- [WHAT YOU NEED TO DO]: In the data that follows, find the line containing "How much of a distance separates the"; then quote that line and every line after it, exactly, through the last one.

——

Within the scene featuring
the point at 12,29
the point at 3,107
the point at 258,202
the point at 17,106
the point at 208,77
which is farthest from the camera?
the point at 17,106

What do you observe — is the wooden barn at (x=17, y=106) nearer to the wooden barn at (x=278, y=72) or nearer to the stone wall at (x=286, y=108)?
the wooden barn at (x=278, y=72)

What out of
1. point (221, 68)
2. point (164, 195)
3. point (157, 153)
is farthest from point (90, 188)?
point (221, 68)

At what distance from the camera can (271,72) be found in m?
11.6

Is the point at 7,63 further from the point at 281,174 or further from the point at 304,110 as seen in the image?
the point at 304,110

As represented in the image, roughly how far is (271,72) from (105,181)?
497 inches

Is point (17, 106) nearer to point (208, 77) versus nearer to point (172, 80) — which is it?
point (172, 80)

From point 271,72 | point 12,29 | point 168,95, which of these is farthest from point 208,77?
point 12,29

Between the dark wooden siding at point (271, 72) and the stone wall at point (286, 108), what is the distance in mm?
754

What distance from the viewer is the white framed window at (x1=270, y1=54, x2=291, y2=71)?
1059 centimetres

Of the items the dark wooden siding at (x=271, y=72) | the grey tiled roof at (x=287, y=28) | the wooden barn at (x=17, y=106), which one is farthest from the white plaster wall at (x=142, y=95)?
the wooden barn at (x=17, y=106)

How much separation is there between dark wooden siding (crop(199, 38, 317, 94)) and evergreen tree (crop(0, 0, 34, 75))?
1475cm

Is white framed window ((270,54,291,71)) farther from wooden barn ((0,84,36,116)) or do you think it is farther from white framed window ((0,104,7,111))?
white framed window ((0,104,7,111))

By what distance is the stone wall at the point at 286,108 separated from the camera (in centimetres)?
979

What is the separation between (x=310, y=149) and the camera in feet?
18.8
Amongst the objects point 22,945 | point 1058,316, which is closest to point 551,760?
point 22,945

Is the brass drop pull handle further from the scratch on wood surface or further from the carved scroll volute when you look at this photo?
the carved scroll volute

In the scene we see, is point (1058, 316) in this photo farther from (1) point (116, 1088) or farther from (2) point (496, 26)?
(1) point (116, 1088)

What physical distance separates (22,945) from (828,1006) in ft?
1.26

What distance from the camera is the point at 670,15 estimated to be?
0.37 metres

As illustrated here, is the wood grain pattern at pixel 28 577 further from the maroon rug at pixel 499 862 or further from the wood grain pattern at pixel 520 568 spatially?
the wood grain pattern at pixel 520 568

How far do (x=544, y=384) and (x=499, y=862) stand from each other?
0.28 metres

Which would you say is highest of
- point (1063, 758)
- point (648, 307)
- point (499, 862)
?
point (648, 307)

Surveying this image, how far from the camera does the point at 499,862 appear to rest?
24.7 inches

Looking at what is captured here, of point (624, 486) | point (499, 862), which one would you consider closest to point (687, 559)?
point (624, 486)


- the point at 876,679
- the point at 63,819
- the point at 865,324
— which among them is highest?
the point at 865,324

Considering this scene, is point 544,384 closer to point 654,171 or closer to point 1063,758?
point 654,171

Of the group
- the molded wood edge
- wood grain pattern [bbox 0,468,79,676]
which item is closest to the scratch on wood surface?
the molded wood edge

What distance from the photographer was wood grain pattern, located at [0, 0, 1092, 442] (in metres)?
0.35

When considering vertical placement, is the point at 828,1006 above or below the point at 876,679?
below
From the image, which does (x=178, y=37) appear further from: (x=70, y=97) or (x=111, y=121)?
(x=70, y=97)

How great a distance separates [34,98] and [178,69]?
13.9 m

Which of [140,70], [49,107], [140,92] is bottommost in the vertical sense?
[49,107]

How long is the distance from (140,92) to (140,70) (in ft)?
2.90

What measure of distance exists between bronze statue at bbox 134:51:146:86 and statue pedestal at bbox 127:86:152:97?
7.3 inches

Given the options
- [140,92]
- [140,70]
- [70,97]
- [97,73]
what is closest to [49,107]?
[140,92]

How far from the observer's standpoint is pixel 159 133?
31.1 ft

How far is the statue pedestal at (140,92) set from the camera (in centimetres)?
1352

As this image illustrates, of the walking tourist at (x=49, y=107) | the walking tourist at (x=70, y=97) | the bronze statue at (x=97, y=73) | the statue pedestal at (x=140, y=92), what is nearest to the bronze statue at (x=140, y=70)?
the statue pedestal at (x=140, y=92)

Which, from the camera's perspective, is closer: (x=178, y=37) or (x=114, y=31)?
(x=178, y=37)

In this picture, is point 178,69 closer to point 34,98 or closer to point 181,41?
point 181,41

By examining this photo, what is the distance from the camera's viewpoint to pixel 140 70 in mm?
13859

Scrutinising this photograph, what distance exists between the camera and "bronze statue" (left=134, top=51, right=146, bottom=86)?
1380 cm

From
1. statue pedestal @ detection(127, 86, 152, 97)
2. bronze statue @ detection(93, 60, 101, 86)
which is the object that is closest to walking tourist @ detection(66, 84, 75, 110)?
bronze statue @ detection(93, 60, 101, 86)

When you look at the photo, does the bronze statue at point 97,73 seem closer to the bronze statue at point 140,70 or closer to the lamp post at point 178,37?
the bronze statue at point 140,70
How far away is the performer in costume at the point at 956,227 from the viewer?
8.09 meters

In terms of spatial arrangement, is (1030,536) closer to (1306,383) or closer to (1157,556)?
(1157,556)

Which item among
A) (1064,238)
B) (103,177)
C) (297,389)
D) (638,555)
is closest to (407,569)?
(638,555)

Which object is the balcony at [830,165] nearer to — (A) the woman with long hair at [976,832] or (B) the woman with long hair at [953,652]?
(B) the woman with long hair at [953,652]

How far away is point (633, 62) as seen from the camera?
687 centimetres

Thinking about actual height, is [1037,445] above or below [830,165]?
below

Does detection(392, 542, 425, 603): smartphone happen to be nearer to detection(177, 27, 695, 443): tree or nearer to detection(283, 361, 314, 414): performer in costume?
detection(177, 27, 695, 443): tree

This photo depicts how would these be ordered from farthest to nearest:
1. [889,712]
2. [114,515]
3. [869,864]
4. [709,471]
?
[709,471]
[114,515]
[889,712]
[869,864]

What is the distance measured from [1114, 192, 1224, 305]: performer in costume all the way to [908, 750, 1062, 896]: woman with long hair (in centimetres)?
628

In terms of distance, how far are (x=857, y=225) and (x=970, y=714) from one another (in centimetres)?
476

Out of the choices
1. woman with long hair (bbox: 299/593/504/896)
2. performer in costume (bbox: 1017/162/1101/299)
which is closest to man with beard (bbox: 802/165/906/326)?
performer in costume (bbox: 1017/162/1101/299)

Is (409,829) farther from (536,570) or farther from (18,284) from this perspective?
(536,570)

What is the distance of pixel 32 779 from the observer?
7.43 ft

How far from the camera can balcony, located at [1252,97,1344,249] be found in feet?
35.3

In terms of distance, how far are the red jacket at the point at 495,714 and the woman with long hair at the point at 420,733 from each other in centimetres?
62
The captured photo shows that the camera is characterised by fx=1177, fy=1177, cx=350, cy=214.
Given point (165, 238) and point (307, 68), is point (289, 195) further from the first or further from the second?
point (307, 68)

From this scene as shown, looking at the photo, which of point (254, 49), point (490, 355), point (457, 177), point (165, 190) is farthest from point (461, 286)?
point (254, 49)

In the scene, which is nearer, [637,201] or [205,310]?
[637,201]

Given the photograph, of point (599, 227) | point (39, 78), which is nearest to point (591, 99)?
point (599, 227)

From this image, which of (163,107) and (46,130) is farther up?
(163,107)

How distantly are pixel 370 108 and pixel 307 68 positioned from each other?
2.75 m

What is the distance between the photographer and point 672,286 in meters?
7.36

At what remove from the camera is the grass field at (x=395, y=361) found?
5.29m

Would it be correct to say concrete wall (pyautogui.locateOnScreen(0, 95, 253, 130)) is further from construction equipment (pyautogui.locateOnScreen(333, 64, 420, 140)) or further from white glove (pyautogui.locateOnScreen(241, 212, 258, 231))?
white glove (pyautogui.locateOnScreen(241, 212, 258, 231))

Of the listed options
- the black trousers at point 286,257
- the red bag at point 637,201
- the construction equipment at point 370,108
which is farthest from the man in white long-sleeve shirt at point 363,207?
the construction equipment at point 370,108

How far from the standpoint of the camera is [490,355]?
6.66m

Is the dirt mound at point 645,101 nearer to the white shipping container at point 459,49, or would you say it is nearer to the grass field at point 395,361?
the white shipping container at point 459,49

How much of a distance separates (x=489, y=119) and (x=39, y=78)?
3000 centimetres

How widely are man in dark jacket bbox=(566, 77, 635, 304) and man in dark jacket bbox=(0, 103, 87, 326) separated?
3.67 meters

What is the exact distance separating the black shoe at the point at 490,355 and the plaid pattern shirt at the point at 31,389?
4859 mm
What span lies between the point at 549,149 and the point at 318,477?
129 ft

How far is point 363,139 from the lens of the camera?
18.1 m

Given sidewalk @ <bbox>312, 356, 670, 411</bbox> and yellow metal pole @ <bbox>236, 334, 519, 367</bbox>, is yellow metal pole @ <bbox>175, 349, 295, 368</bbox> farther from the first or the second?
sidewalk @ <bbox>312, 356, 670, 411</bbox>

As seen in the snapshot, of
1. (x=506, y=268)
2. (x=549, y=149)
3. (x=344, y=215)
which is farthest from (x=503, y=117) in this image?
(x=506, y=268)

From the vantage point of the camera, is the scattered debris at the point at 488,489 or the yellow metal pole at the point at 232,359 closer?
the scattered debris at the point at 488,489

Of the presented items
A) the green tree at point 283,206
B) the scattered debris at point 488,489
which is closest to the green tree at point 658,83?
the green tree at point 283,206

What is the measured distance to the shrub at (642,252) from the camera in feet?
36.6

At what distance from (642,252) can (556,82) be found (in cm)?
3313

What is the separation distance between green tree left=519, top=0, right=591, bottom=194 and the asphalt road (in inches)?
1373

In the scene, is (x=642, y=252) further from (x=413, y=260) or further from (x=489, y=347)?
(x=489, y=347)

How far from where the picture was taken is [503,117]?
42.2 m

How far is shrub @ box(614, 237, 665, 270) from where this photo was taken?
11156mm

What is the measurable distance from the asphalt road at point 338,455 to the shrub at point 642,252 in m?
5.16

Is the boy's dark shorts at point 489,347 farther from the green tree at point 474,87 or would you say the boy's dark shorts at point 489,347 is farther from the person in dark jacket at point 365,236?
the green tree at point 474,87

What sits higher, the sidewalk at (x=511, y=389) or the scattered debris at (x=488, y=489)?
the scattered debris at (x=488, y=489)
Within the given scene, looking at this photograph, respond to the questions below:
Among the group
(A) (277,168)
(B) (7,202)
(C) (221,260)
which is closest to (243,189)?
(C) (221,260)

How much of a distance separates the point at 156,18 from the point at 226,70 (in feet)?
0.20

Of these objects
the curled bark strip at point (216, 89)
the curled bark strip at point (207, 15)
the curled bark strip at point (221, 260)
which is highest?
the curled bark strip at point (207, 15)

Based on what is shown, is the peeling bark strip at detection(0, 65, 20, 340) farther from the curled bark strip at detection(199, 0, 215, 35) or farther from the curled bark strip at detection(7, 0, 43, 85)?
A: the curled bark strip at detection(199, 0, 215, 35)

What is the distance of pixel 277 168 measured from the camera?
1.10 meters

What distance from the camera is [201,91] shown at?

——

- [CORRECT ANSWER]:
How much of a distance separates the point at 156,18 from the point at 226,70 (in feet)?
0.20

Of these objects
the curled bark strip at point (216, 89)
the curled bark strip at point (207, 15)
the curled bark strip at point (221, 260)
which is highest?
the curled bark strip at point (207, 15)

Based on what is shown, is the peeling bark strip at detection(0, 65, 20, 340) farther from the curled bark strip at detection(199, 0, 215, 35) or farther from the curled bark strip at detection(7, 0, 43, 85)?
A: the curled bark strip at detection(199, 0, 215, 35)

What is the distance of pixel 277 168 measured from the camera?
1.10 meters

What distance from the camera is [201,91] shown at?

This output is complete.